The show currently has three hosts: Mark Nilsson, Rob North and Monica Pedersen. Episodes may focus on multiple projects and how they affect the community. For example, the seventh episode of season four showed how skilled labor converted a former jail into a center for the arts, but the first segment in the episode is probably of more interest to readers of Exhibit City News. It showed how carpenters transformed McCormick Place into what is essentially the world’s largest factory in just two weeks for The International Manufacturing Technology Show (IMTS).

“Our council decided to tell stories about our carpenters and create awareness about the many crafts within the carpentry trade, and when we first started it was just that,” says Janowski. “Now we find the story behind every project. Once we have that, then we bring the carpenters in. They might not come until the end of the story, but there’s always a reason why the carpenters are involved—it could mean assisting the community, driving public awareness, or inspiring advocacy.”

STS Built to Last The segment about McCormick Place and the IMTS opens with a brief history of the facility and how Chicago became important in the exhibition industry, particularly exhibitions involving manufacturers. From there it segues into anecdotes and testimonials by individuals involved in the industry and the community, intermixed with visuals of impressive displays including a car being manipulated by a robot arm in the midst of the convention space. Only after all of that is established do the carpenters enter the picture.

Initially the show aired on public television, but after three seasons the popular educational vehicle increasingly commanded a greater reach capability and was picked up by ABC Television.  The show now airs on Sunday mornings on ABC 7 in Chicago. All five seasons are also available for viewing at BuiltToLastTV.com.

“The ABC Television brand is the most familiar to America,” explains Michael Terenzio, business development executive of ABC Television.  “And it reaches the kind of audience that appreciates the benefits of skilled labor, as well as potential new members seeking a better life.”

The show was nominated each of the last two years for an Emmy for “Outstanding Achievement for Magazine Programming” by the Midwest chapter of the National Academy of Television Arts and Sciences.
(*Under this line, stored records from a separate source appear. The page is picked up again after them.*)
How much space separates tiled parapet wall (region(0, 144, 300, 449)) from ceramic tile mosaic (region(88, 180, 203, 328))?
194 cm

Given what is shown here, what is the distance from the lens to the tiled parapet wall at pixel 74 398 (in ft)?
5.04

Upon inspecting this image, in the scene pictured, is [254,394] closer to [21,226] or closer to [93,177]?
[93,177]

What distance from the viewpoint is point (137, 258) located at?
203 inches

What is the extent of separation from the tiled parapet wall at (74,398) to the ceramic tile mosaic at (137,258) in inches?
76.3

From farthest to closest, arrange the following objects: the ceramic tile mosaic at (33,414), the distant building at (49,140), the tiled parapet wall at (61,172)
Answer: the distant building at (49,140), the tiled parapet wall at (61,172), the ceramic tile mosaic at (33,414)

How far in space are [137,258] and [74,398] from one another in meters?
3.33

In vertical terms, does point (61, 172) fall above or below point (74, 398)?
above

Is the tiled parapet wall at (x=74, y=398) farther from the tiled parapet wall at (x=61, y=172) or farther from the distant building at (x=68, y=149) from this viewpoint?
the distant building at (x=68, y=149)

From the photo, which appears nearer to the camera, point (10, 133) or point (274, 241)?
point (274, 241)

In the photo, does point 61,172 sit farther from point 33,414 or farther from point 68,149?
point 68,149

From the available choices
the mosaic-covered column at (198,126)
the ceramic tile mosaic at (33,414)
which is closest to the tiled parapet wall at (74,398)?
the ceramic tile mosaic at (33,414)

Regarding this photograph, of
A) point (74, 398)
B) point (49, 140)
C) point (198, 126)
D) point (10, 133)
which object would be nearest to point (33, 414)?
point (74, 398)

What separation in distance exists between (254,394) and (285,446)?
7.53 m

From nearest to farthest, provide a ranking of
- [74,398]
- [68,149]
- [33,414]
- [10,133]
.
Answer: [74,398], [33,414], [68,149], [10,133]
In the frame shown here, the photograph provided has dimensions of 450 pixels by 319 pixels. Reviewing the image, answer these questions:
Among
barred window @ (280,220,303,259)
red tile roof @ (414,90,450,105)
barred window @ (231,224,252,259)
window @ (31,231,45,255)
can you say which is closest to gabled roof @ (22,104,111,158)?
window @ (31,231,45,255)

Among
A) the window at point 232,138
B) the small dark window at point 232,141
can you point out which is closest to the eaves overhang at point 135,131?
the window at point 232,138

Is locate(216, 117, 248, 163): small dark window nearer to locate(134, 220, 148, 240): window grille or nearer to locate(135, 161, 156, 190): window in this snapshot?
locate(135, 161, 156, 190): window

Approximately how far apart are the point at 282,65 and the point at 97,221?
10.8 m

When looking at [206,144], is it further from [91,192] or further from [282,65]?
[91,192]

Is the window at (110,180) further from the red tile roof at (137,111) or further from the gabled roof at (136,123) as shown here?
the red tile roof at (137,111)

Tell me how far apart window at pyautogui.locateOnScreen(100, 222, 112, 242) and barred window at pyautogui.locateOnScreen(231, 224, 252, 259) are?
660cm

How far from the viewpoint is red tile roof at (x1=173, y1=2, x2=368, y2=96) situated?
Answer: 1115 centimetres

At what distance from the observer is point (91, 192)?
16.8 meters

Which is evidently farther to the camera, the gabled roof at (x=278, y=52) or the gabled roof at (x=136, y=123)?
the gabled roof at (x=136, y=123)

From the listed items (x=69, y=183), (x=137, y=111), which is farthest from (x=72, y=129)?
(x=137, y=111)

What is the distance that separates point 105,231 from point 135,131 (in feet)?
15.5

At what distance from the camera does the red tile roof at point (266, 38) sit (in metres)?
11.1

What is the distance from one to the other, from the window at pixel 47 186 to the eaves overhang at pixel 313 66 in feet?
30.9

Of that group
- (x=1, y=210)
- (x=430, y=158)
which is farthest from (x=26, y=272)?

Season five spotlighted how skilled labor sets the benchmark for performance training, safety best practices and industry-best productivity, making it the smart choice of professional contractors. Season five also showcased public and private economic developments and partnerships and interesting projects and individuals that collectively exemplify the real-world contributions that organized labor makes toward the community. It also introduced how other forms of skilled labor work in concert with the carpenters to better the community,

STS Built to last“We’ve taken it from more of a carpenters show to a skilled labor show,” says Sean Murray, the show’s executive producer. “We brought in the electricians and painters last season. We think that by adding diversity of the building trades, we’ll grow the audience.”
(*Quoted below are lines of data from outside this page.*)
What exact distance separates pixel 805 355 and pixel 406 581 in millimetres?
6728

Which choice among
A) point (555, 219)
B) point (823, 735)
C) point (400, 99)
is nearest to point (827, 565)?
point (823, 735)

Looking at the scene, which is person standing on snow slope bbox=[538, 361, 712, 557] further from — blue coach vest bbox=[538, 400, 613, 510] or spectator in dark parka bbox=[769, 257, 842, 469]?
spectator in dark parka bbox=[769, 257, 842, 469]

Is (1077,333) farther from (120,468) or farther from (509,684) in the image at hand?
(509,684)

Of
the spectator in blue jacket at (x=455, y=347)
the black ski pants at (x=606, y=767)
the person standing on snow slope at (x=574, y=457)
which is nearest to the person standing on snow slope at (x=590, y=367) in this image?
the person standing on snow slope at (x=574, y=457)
One of the hopes of the show creators is that the show will help grow the numbers of new people interested in joining the skilled labor force.  “There are benefits to joining a skilled labor union,” says Janowski. “You can earn while you learn and you usually get placed and have a solid career afterwards, which is more than a lot of college graduates can say.”

Production is about to start for season six, and the union and the creators of the show hope to expand its scope and shooting locations. They envision getting other regions of the country involved and infusing more participation from other branches of skilled labor.

“The Carpenters’ Labor and Management Committee has proudly invested in Built to Last as it invests in the communities where we live, work and play,”  says Gary Perinar, executive secretary-treasurer of the Chicago Regional Council of Carpenters. “This show is a success because of the people involved, their dedication to the carpentry trade and proficiency in a wealth of crafts, the seamless collaboration between union labor and professional contractors and enticing stories with fascinating people that elicit emotions ranging from compassion and inspiration to intrigue and exultation.”

Look for Built to Last, season six, in 2019!